This retrospective cohort study used data from the TriNetX research network database. TriNetX is a global federated health research network that provides access to electronic medical records (EMRs) from multiple healthcare organizations, predominantly in the United States. The platform contains de-identified patient data including diagnoses (using ICD-10-CM codes), procedures (using CPT codes), medications (using RxNorm classifications), laboratory results, and demographic information. The study was approved by the Institutional Review Board of Chi Mei Medical Center (IRB Serial No. 11403-E03), which waived the requirement for informed consent owing to the retrospective nature of the study and the use of de-identified data. All data provided by TriNetX are fully de-identified in accordance with HIPAA standards, and no author had access to personally identifiable information during or after data collection. The data used in this retrospective study were accessed through the TriNetX Research Network on April 10, 2025. This cohort study was reported in accordance with the STROBE (Strengthening the Reporting of Observational Studies in Epidemiology) guidelines. TriNetX has been widely used in epidemiological and clinical research, supporting its validity and utility for large-scale observational studies [1417].

2.2. Inclusion and exclusion criteria

We identified all adult patients aged ≥ 18 years who underwent laparoscopic hernia repair between January 1, 2015, and December 31, 2024, in the TriNetX database. The patients were divided into two groups based on neuromuscular blockade management. The sugammadex group included patients who received rocuronium or vecuronium as muscle relaxants and sugammadex as a reversal agent. The control group consisted of patients who received rocuronium or vecuronium as muscle relaxants and neostigmine with glycopyrrolate as a reversal agent.

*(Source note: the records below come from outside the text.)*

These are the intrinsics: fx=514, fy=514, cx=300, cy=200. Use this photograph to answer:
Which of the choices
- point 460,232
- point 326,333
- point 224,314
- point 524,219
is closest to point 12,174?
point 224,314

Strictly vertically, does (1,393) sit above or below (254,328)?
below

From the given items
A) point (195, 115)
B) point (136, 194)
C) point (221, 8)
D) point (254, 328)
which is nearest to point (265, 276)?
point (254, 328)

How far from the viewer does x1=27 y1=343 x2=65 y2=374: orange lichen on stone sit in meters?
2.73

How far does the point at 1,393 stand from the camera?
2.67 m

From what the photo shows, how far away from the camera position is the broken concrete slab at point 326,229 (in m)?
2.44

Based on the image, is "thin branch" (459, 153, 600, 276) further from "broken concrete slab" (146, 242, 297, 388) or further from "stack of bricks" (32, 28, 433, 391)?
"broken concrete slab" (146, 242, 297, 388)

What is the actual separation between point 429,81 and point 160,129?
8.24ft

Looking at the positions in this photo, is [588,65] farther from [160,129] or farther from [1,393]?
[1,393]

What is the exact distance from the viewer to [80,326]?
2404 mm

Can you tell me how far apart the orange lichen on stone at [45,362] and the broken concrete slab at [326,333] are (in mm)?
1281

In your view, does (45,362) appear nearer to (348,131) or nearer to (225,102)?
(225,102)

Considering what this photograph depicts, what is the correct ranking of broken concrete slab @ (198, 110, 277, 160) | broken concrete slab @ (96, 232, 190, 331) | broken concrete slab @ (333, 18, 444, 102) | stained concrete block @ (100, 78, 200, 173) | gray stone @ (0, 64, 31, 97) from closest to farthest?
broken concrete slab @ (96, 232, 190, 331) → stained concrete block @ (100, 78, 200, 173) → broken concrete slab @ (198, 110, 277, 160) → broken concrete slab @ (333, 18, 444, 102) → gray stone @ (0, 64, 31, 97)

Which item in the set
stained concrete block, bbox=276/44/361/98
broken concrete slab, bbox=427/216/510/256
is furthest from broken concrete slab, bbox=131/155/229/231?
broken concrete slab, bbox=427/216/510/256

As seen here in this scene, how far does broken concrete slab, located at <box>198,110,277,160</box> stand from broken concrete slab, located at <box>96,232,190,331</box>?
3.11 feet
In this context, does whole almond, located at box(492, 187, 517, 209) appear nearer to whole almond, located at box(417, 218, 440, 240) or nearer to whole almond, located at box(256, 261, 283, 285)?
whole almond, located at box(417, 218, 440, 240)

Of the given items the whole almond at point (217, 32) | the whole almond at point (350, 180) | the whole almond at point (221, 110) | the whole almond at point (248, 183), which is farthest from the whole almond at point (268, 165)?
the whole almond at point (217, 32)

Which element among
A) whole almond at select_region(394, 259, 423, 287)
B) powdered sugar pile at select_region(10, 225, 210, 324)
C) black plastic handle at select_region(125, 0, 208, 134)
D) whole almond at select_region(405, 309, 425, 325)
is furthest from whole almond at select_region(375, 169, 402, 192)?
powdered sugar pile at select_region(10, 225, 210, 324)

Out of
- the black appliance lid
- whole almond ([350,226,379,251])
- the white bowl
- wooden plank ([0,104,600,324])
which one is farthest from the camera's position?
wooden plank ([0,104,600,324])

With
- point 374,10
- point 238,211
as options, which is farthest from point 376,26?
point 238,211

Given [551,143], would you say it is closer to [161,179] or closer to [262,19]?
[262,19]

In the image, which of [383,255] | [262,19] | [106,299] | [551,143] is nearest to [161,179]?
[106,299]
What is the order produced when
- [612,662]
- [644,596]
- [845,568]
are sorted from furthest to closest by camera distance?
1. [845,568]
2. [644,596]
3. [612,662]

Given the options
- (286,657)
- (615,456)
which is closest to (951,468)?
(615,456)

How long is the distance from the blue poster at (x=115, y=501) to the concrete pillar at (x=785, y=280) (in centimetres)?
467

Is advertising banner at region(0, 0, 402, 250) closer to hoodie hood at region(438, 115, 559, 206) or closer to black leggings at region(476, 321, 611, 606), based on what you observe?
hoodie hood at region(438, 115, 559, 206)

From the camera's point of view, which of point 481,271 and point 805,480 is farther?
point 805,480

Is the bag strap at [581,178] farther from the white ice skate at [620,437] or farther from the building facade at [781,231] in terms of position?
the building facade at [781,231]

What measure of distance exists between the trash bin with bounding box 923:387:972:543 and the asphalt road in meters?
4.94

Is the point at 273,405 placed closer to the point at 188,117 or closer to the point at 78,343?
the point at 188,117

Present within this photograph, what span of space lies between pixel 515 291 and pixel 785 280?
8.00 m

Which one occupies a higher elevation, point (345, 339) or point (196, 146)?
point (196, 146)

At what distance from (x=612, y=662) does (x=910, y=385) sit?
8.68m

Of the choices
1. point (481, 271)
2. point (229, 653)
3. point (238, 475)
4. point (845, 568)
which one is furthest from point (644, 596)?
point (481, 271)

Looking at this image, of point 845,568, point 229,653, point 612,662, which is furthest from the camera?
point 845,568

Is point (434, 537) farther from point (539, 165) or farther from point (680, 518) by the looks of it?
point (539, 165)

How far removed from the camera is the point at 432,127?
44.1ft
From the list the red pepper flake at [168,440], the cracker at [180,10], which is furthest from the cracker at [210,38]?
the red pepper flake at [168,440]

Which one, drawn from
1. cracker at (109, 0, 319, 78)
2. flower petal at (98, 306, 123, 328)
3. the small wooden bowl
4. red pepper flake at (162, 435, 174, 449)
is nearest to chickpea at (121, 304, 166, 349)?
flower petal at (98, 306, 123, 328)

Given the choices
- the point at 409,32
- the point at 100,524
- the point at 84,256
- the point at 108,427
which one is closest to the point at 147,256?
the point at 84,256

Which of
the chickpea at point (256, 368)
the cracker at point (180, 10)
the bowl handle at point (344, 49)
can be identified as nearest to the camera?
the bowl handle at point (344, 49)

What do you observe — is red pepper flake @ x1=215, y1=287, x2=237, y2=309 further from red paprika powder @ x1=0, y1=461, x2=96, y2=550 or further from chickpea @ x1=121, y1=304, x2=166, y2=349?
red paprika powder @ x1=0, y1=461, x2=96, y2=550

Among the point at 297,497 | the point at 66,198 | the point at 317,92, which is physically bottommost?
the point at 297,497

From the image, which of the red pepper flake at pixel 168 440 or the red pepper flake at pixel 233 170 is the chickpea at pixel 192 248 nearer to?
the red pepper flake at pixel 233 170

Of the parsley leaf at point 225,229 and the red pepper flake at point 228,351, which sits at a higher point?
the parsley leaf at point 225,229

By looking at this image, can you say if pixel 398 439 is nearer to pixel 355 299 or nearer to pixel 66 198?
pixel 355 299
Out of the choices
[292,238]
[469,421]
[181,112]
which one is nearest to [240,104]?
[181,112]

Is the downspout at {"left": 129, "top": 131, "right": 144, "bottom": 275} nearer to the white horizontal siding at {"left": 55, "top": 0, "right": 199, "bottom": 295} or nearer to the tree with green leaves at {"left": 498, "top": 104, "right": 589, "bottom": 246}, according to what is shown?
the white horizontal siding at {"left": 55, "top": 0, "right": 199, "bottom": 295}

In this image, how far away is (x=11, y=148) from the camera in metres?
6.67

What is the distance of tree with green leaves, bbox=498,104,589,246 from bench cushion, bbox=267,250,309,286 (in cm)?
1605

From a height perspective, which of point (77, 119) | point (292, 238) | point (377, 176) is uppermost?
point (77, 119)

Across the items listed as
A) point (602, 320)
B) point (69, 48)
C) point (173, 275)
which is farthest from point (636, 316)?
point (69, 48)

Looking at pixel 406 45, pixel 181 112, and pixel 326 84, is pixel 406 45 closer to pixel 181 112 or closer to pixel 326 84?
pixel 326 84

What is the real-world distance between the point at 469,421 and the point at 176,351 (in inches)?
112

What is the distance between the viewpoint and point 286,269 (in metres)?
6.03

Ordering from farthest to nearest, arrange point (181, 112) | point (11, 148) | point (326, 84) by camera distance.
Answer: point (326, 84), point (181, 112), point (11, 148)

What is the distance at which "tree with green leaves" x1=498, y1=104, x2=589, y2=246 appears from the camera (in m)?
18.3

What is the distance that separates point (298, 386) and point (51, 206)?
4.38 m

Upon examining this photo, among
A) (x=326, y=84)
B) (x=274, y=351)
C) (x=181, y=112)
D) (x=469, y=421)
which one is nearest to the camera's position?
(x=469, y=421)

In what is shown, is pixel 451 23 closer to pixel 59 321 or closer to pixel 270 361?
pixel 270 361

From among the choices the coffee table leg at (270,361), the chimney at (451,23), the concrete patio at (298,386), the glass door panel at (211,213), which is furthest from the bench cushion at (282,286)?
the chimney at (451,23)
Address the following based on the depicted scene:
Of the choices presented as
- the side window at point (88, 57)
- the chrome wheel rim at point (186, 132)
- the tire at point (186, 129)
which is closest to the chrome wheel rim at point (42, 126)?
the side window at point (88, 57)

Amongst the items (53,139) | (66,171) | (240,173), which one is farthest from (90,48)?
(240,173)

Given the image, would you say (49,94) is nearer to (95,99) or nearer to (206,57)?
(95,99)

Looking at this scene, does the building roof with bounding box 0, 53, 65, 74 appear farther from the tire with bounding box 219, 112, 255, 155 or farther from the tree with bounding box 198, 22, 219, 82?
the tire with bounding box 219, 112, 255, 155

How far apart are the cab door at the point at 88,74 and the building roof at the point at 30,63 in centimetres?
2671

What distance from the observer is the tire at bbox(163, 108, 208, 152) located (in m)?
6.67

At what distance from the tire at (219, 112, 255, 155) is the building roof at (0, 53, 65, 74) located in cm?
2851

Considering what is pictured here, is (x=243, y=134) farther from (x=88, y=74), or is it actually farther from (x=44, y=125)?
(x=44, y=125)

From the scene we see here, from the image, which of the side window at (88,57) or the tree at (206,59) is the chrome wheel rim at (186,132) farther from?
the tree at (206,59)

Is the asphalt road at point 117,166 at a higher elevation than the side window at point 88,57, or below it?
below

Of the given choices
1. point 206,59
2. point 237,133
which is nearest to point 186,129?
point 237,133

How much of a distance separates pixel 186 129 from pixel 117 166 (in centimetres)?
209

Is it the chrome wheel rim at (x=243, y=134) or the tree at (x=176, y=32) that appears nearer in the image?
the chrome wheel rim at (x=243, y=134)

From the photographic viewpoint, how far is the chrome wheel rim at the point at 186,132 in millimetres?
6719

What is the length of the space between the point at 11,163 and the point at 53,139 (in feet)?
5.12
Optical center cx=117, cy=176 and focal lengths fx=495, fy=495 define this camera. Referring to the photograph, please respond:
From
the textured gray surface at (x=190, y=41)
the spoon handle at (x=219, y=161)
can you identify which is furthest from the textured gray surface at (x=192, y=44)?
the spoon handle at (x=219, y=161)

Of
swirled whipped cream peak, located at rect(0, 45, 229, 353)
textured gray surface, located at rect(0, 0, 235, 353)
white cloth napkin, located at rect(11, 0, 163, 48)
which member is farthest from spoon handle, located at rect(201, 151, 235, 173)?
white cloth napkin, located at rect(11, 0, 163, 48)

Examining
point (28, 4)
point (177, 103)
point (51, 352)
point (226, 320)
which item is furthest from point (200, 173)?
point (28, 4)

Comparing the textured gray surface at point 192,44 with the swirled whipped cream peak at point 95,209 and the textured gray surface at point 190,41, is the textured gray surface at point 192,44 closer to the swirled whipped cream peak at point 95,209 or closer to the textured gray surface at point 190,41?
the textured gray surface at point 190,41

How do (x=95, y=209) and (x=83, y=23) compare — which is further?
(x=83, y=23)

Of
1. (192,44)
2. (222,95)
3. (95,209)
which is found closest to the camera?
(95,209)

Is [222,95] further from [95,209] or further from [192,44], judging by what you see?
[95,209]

Patients were excluded if they received both sugammadex and neostigmine during the same procedure. We also excluded critically ill patients within one month prior to surgery, including pneumonia, respiratory failure, acute kidney injury (AKI), end-stage renal disease (ESRD), chronic kidney disease (CKD) stage 5, COVID-19 infection, or intensive care unit (ICU) admission. Patients who required immediate ICU admission following surgery were excluded from the analysis.

2.3. Data collection

The baseline characteristics of all eligible patients were collected. Demographic information included age, sex, and race (specifically, white race). We documented multiple comorbidities, including essential hypertension, neoplasms, anxiety disorders, diabetes mellitus, nicotine dependence, sleep apnea, benign prostatic hyperplasia, ischemic heart disease, liver disease, chronic kidney disease, urinary retention, chronic obstructive pulmonary disease, cerebrovascular disease, alcohol-related disorders, and COVID-19.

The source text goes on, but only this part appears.